Pap Ndiaye, un normalien à l’Education nationale, normal ?


Aux Mureaux, Élisabeth Borne a dépassé les bornes…
Pap Ndiaye, partisan d'une laïcité ouverte, photographié ici en mars 2021, remplace Jean-Michel Blanquer à l'Education nationale © Francois Mori/AP/SIPA

La diversité sera sa priorité: regardez le nom de son Ministre de l’Éducation nationale


Pour son premier déplacement Élisabeth Borne marche résolument sur les pas de son maître, Emmanuel Macron. On s’en souvient, celui-ci tint, aux Mureaux déjà, en 2020, son grand discours sur ce qu’il convient depuis, avec une pudeur euphémisante, de nommer « le séparatisme ». Cette lutte acharnée contre un fléau soigneusement édulcoré par le mot choisi pour le désigner, sera, tout comme elle le fut lors du précédent quinquennat avec un indéniable succès, l’une des priorités du nouveau.

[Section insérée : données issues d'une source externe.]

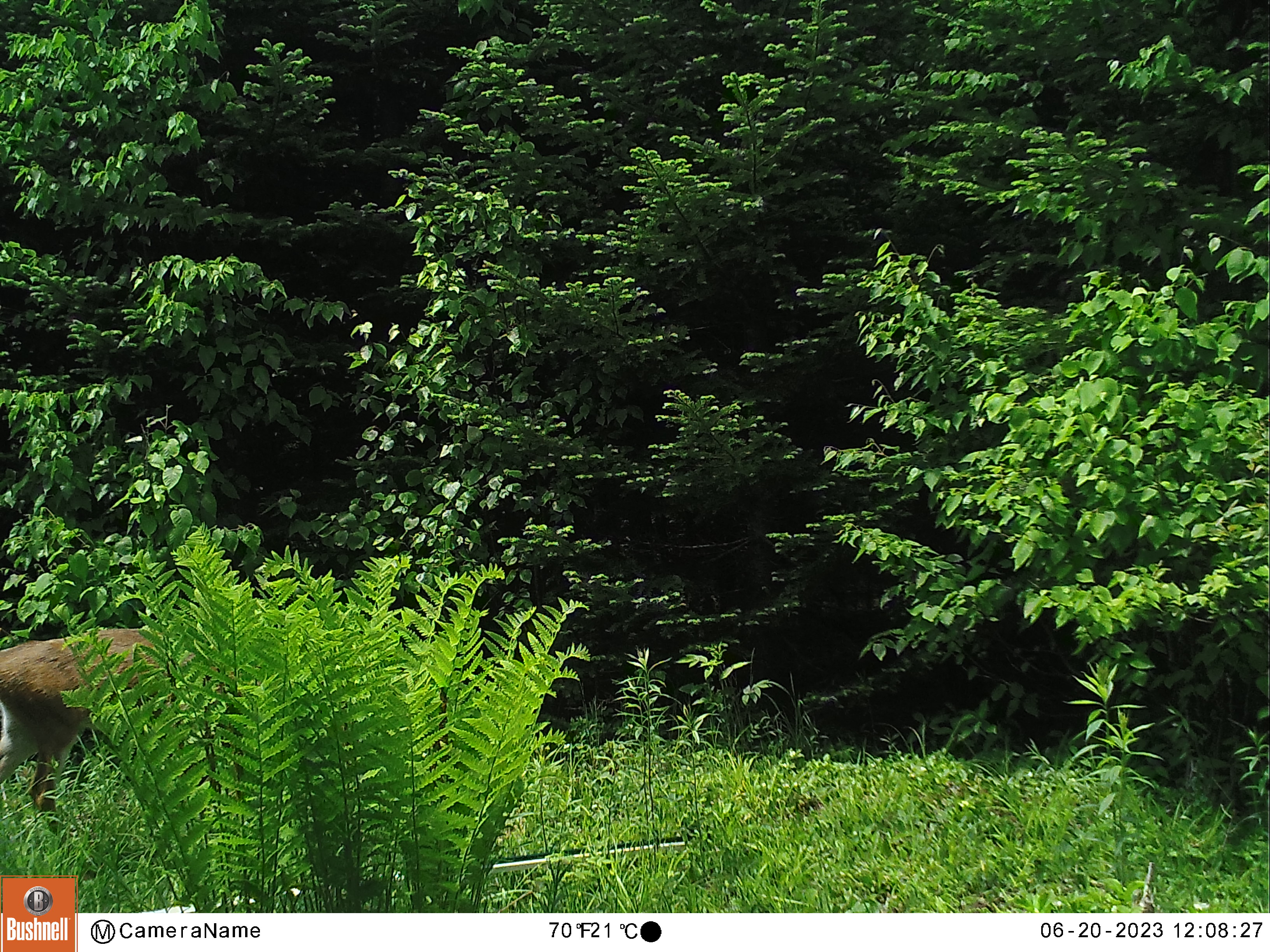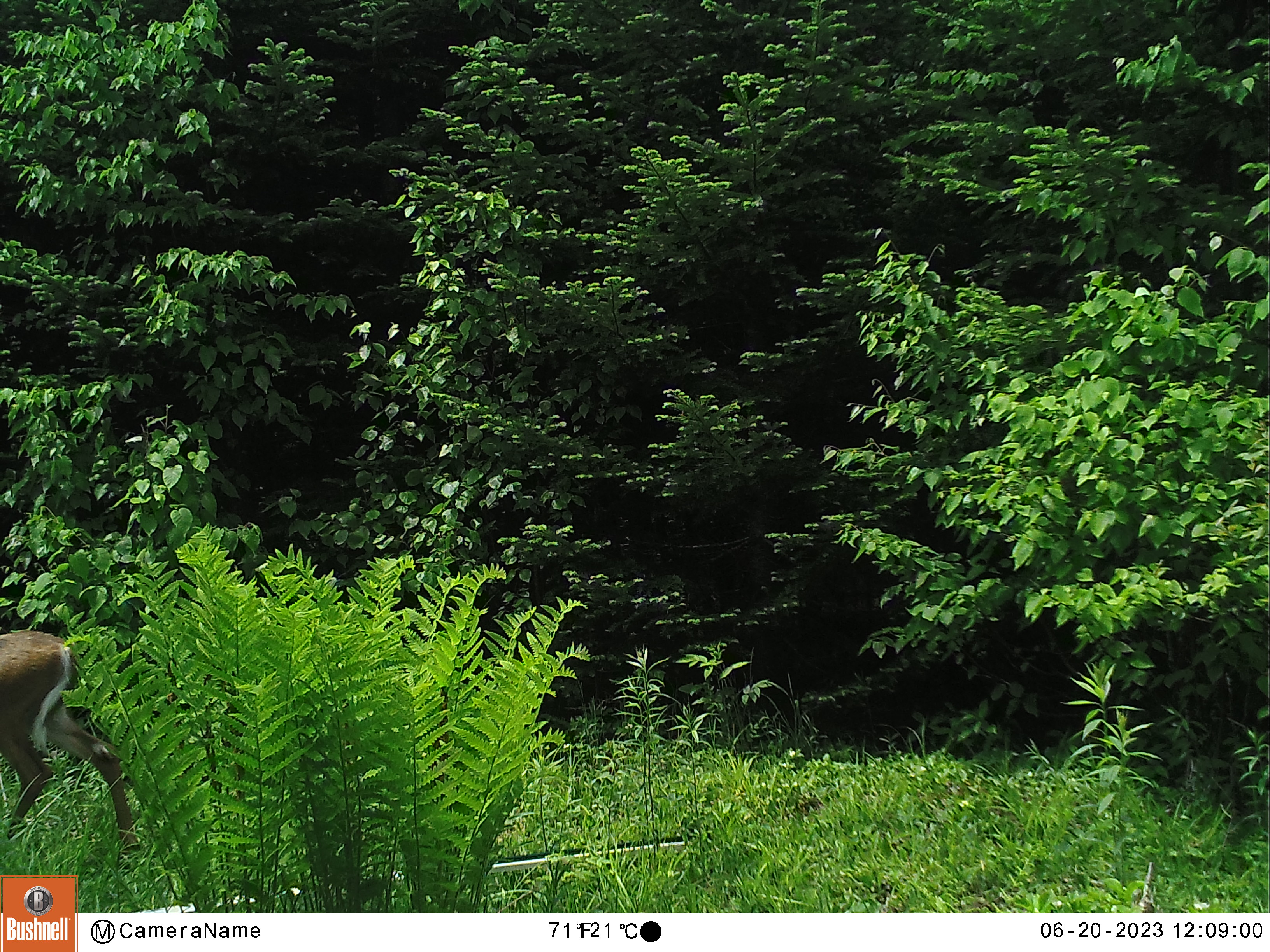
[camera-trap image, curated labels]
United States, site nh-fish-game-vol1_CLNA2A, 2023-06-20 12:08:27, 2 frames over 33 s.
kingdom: Animalia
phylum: Chordata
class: Mammalia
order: Artiodactyla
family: Cervidae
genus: Odocoileus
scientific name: Odocoileus virginianus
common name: white-tailed deer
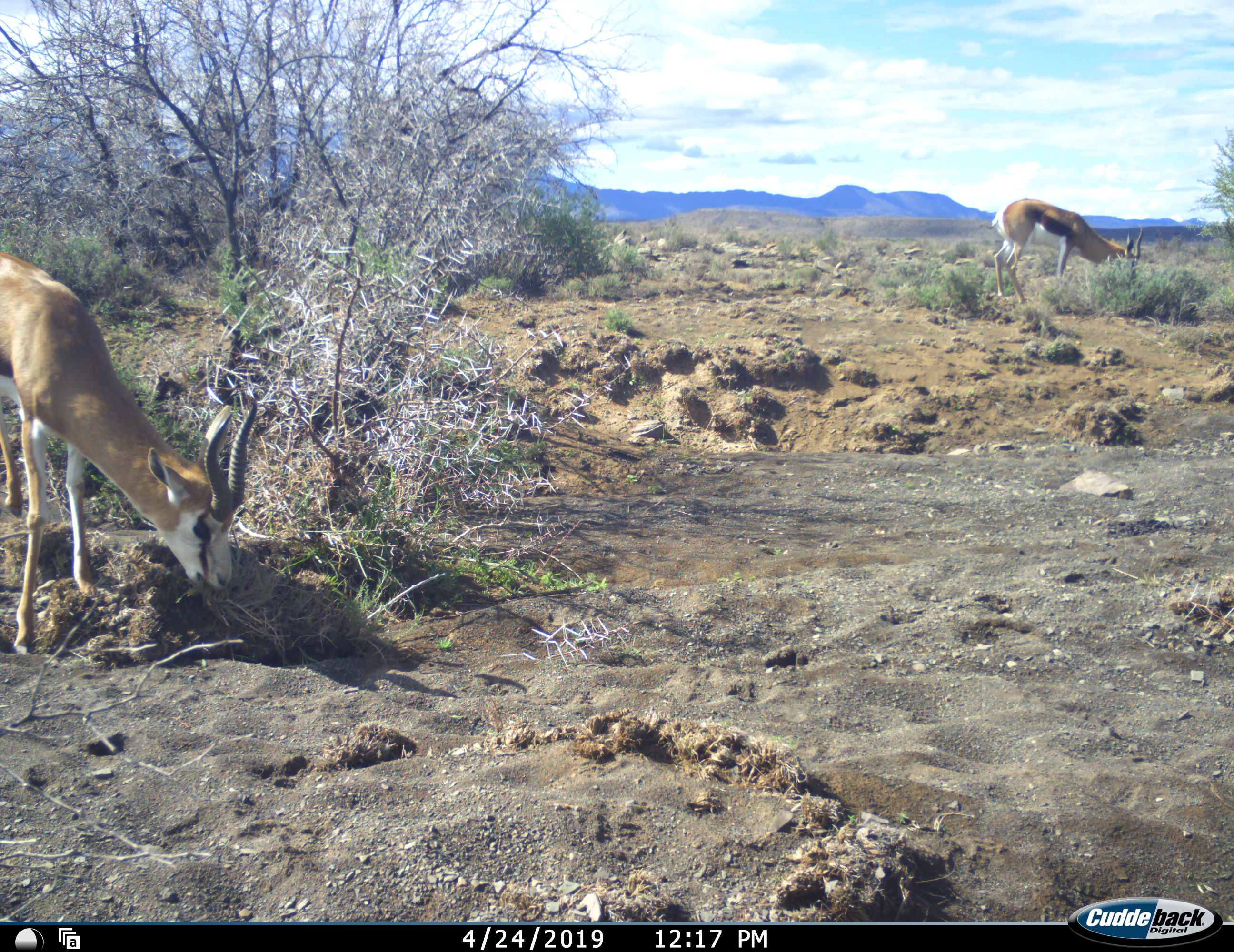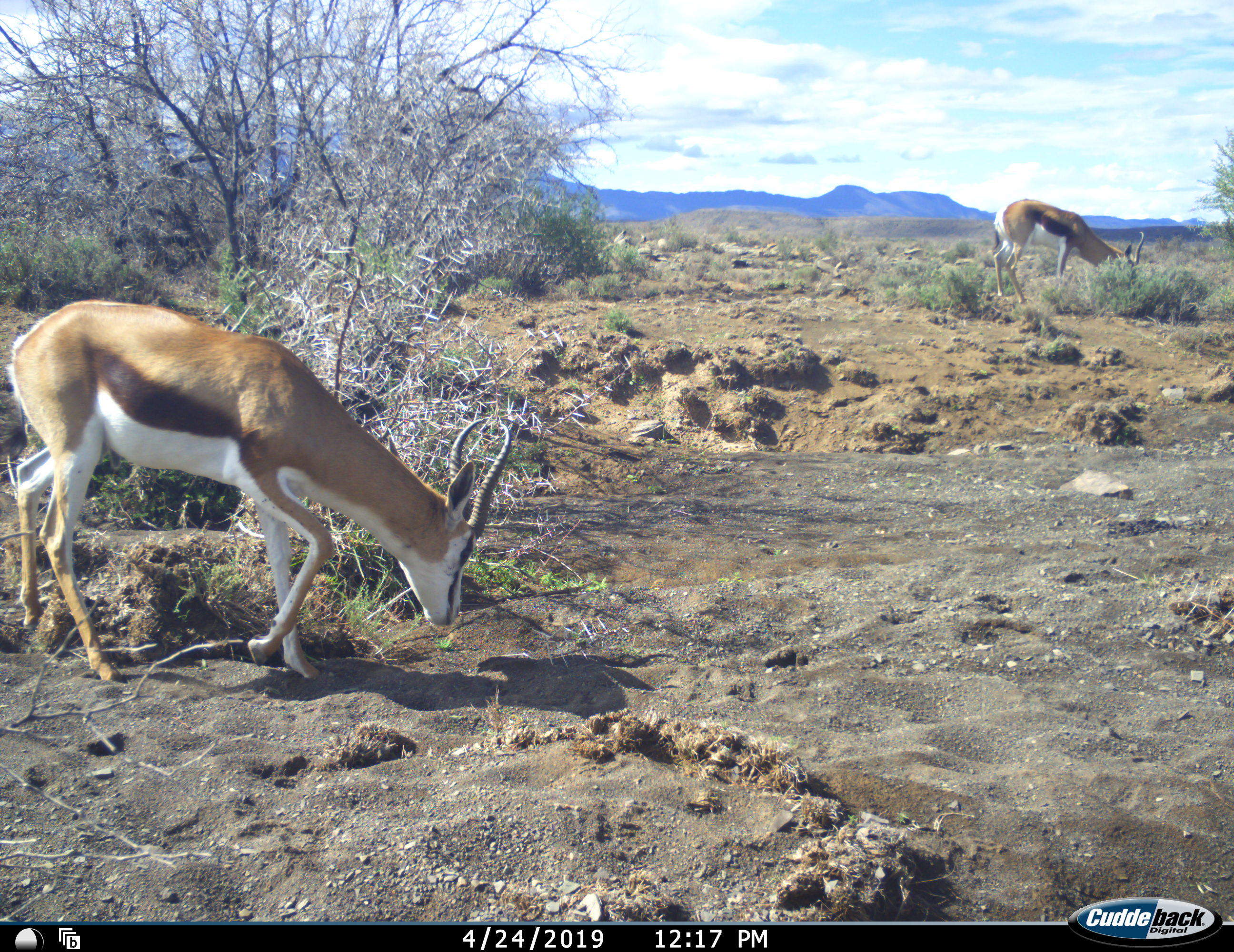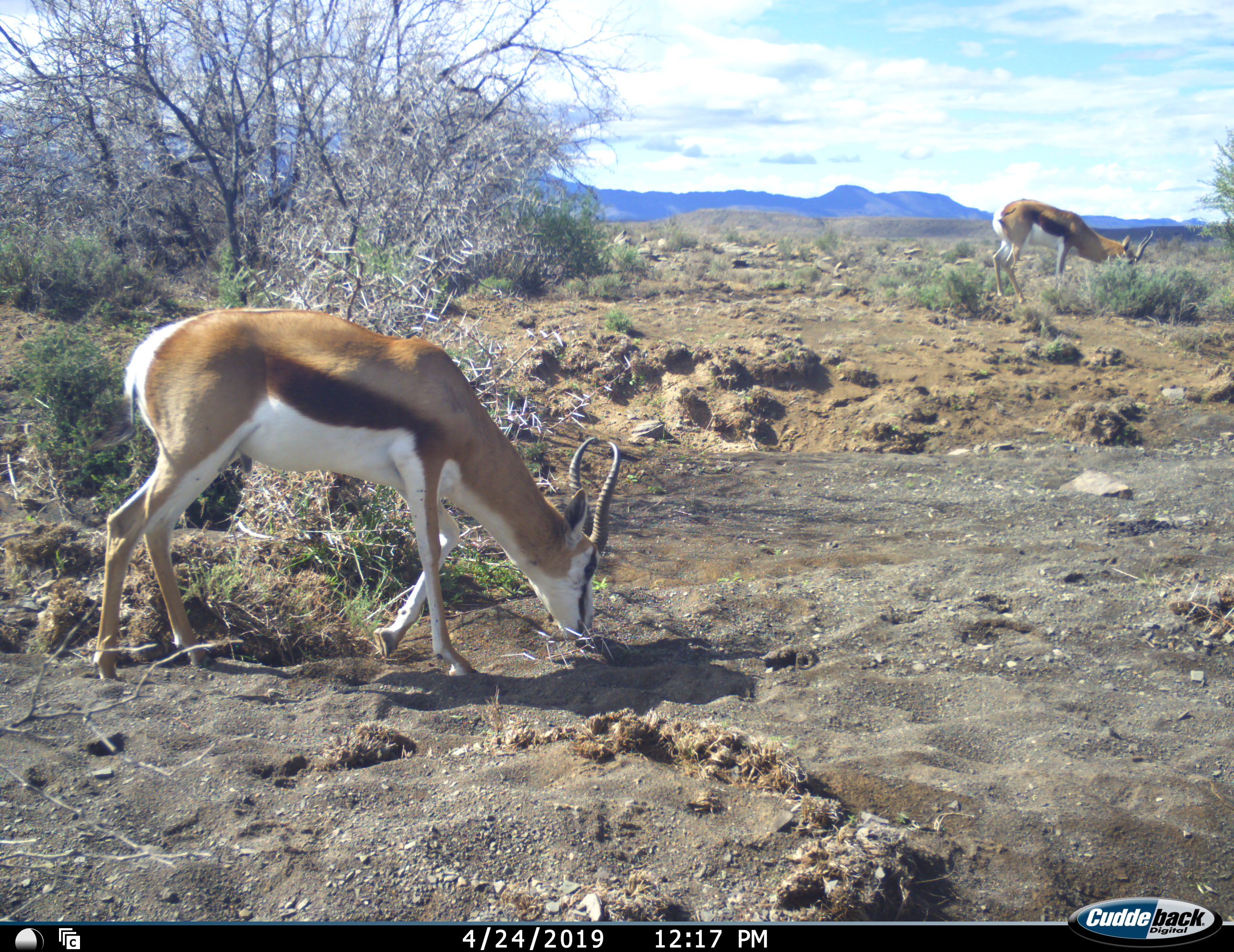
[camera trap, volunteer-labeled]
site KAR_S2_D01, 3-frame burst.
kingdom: Animalia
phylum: Chordata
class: Mammalia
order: Artiodactyla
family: Bovidae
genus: Antidorcas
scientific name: Antidorcas marsupialis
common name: springbok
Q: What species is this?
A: Springbok (Antidorcas marsupialis).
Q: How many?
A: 2.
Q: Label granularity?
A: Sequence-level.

Élisabeth Borne a d’abord rassuré ceux qui s’inquiétaient de connaître la composition du prochain gouvernement et auraient eu le mauvais goût d’assimiler son déplacement à quelque manœuvre dilatoire visant à sursoir à la révélation des noms de ceux qui participeront à la Renaissance de notre pays : « On n’est pas en train de traîner, je peux vous assurer qu’on y travaille, mais on prendra le temps qu’il faut pour avoir la bonne équipe ».

Pour faire définitivement taire les mauvaises langues, il convient, du reste, de préciser qu’on connut la composition globale dudit gouvernement, au demeurant ébouriffant, tenu à un devoir de réserve jusqu’aux législatives, le lendemain du déplacement que la dame effectua. Bien joué monsieur Macron, vous êtes définitivement le Maître des horloges.

Puis, celle qu’on pourrait surnommer : « La Voix de son maître », a placé son Discours des Mureaux à elle dans la continuité de celui qu’elle tint lors de la passation de pouvoir avec Jean Castex. Elle promit d’oeuvrer pour la jeunesse et l’émancipation des femmes. Peut-être espéra -t-elle, en « même temps », récupérer, au passage, les voix accordées à Jean-Luc Mélenchon dans les quartiers dits « sensibles ». Les législatives, c’est demain ! 

Élisabeth Borne, malmenée par la vie, on n’en disconvient pas (orpheline de père à 11 ans) a su en travaillant avec ténacité, tirer profit d’une école républicaine qui alors, tenait encore debout, ce n’est plus le cas. Les premiers élèves auxquels j’ai enseigné le français, il y de cela quelques anneés, dans des quartiers déjà « difficiles », avaient un bien meilleur niveau que celui des lycéens que j’ai dernièrement préparés au baccalauréat. Ceux-ci étaient pourtant scolarisés dans un « bon lycée » du centre de l’une de nos grandes villes de province.

Je ne suis pas sûre que notre technocrate ait bien conscience de la faillite de notre Éducation nationale. En effet, elle n’a pas hésité, devant un parterre de jeunes filles, à tenir les propos suivants : « En m’accrochant, j’ai intégré une école. Ça m’a été bien utile car j’étais payée par cette école, Polytechnique, et ça m’a permis de payer mes études. » Elle a ajouté, mentionnant son parcours difficile : « Les sciences et les choses logiques ont un côté rassurant. »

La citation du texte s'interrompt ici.